# GOAL OF THE EXERCISE:
Rename every "camera" in the rows below to "viewer" and write the rows out again with nothing else changed.

Spatial relation data:
========
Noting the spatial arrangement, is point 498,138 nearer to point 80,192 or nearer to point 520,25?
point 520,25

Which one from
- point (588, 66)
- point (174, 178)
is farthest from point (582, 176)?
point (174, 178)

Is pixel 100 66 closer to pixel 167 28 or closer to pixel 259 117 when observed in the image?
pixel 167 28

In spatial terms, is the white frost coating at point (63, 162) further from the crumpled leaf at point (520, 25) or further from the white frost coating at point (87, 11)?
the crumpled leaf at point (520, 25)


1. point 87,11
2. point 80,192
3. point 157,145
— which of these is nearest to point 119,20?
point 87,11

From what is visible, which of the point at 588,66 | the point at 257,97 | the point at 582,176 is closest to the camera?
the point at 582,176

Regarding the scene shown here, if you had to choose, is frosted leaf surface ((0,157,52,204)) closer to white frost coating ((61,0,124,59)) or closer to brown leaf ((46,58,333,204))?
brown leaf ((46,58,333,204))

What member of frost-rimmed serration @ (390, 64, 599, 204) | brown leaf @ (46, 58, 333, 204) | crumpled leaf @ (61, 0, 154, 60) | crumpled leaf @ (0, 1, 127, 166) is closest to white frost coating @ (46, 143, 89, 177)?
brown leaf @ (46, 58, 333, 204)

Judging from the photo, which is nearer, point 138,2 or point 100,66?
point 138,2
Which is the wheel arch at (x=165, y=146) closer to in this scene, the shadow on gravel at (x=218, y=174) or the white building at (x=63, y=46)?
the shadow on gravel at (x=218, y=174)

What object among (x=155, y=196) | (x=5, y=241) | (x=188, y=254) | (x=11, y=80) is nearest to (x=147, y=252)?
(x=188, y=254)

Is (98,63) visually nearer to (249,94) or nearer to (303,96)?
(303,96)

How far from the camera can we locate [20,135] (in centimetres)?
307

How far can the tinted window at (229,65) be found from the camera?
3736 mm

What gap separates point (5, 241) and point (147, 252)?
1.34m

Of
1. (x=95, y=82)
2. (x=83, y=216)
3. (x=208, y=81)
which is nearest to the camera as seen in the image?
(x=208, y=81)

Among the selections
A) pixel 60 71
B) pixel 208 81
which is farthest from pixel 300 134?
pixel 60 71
========
# THE ANSWER:
Noting the spatial arrangement, is point 498,138 nearer to point 80,192 or nearer to point 520,25?
point 520,25

Which one from
- point (588, 66)
- point (174, 178)
is farthest from point (582, 176)?
point (174, 178)

Is pixel 100 66 closer to pixel 167 28 or closer to pixel 259 117 when observed in the image?
pixel 167 28

In spatial terms, is the white frost coating at point (63, 162) further from the crumpled leaf at point (520, 25) or further from the white frost coating at point (87, 11)?
the crumpled leaf at point (520, 25)


1. point 87,11
2. point 80,192
3. point 157,145
— which of these is nearest to point 119,20?
point 87,11

From what is visible, which of the point at 588,66 | the point at 257,97 | the point at 582,176 is closest to the viewer?
the point at 582,176

Regarding the scene shown here, if you had to choose, is frosted leaf surface ((0,157,52,204)) closer to white frost coating ((61,0,124,59)) or closer to brown leaf ((46,58,333,204))?
brown leaf ((46,58,333,204))

What member of frost-rimmed serration @ (390, 64, 599, 204) | brown leaf @ (46, 58, 333, 204) | crumpled leaf @ (61, 0, 154, 60) | crumpled leaf @ (0, 1, 127, 166) is closest to white frost coating @ (46, 143, 89, 177)?
brown leaf @ (46, 58, 333, 204)

Judging from the photo, which is nearer, point 138,2 or point 100,66?
point 138,2
Which is the wheel arch at (x=165, y=146) closer to in this scene, the shadow on gravel at (x=218, y=174) or the white building at (x=63, y=46)?
the shadow on gravel at (x=218, y=174)

What object among (x=155, y=196) | (x=5, y=241) | (x=188, y=254) | (x=11, y=80) is nearest to (x=147, y=252)?
(x=188, y=254)

Is (98,63) visually nearer to (249,94) or nearer to (303,96)?
(303,96)

How far from the viewer can we locate [20,135] (in centimetres)?
307

How far can the tinted window at (229,65) be found from the viewer?
3736 mm

What gap separates point (5, 241) and point (147, 252)?
1.34m

Of
1. (x=95, y=82)
2. (x=83, y=216)
3. (x=208, y=81)
which is nearest to the viewer as seen in the image?
(x=208, y=81)

Among the selections
A) pixel 60 71
B) pixel 208 81
which is farthest from pixel 300 134?
pixel 60 71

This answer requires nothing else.